Notaram como faz diferença ao equilíbrio social contar com atividades econômicas não exacerbadamente privilegiadas, como as que se construíram na região a bordo da indústria automotiva dos bravos sindicalistas que não pensem em outra coisa senão no próprio umbigo? 

Não é por outra razão, aliás, que montadoras e autopeças da região foram mais duramente castigadas pelo desemprego na recessão de três anos que só terminou escassamente no ano passado. A situação ficaria dramática se o governo federal decidir mesmo engrossar o jogo de protecionismo às montadoras sempre privilegiadas com vantagens fiscais entre outros motivos para segurarem a barra trabalhista dos metalúrgicos herdeiros de Lula da Silva. O Brasil é o grande escoadouro de parte do Custo ABC. 

Se está claro e evidente que Campinas supera facilmente São Bernardo no assalariamento de serviços (tanto na média salarial quanto no volume total em relação ao assalariamento em geral), a disputa com Santo André poderá sugerir que o vibrante Flávio Martins teria razão. Vejam só: a participação do assalariamento formal de serviços em Santo André em relação ao conjunto de trabalhadores é de 52,72%, enquanto em Campinas, como já escrevemos, é de 50,71%. Jogo empatado, dirão os inocentes, os crédulos e também os malandros. 

Mas não é bem assim. A participação relativa de serviços nos dois municípios é semelhante quando confrontada com o bolo geral de recursos salariais, mas tudo se esgota aí.

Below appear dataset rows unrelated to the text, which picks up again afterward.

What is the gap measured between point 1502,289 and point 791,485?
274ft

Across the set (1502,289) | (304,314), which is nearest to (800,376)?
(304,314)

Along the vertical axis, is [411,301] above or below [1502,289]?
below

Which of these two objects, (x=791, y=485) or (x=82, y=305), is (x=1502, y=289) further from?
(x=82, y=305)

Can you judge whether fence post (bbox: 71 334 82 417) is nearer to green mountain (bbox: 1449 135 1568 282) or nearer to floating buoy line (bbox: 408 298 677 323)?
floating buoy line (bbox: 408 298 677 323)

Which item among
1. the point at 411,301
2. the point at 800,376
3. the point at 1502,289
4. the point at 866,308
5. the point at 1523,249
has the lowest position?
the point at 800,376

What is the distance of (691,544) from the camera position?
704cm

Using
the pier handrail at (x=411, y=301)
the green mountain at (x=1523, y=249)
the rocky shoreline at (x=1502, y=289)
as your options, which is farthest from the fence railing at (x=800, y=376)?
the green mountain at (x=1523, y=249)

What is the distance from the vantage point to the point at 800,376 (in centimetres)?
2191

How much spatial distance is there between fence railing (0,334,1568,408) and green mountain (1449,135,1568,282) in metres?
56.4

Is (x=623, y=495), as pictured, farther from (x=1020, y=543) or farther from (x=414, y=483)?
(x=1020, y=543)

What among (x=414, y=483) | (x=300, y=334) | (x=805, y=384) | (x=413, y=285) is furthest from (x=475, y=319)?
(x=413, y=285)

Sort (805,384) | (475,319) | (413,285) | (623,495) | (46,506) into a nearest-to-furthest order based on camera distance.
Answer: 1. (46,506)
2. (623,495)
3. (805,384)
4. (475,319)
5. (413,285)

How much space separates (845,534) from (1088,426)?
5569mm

A média salarial de empregados no setor de serviços em Campinas é 25,45% superior no confronto com Santo André – R$ 3.462,09 contra R$ 2.580,95. Uma baita vantagem. 

Diferenças fundas 

O volume financeiro do assalariamento de serviços em Santo André naquele dezembro de 2016 registrou R$ 281.728.759 milhões do total de R$ 534.342.007 milhões de todas as atividades. Estavam registrados com carteira assinada em Santo André 109.157 trabalhadores. Praticamente metade dos empregados do setor contabilizados em Campinas. Já em Campinas, o total registrado de salários de trabalhadores de serviços atingiu R$ 746.814.358 milhões de um total geral de R$ 1.472.709.083 bilhão. 

O PIB Geral de Campinas é mais de duas vezes superior ao de Santo André (R$ 56.400.146 bilhões contra R$ 26.240.885 bilhões). No campo restrito de serviços privados (ou seja, não entram os impostos municipais), o PIB de Campinas é de R$ 32.146.365 bilhões contra R$ 21.813.393 bilhões. 

Verifica-se dicotomia entre os dois municípios: enquanto há simetria entre os dois PIBs de serviços (com Campinas oferendo números que são o dobro dos de Santo André), em termos de assalariamento o volume campineiro é muito maior (R$ 746.814.358 milhões contra R$ 281.728.759 milhões). Uma diferença de 62%. Ou seja: o dinamismo de serviços de Campinas é muito superior ao de Santo André. Como o é também no confronto com São Bernardo.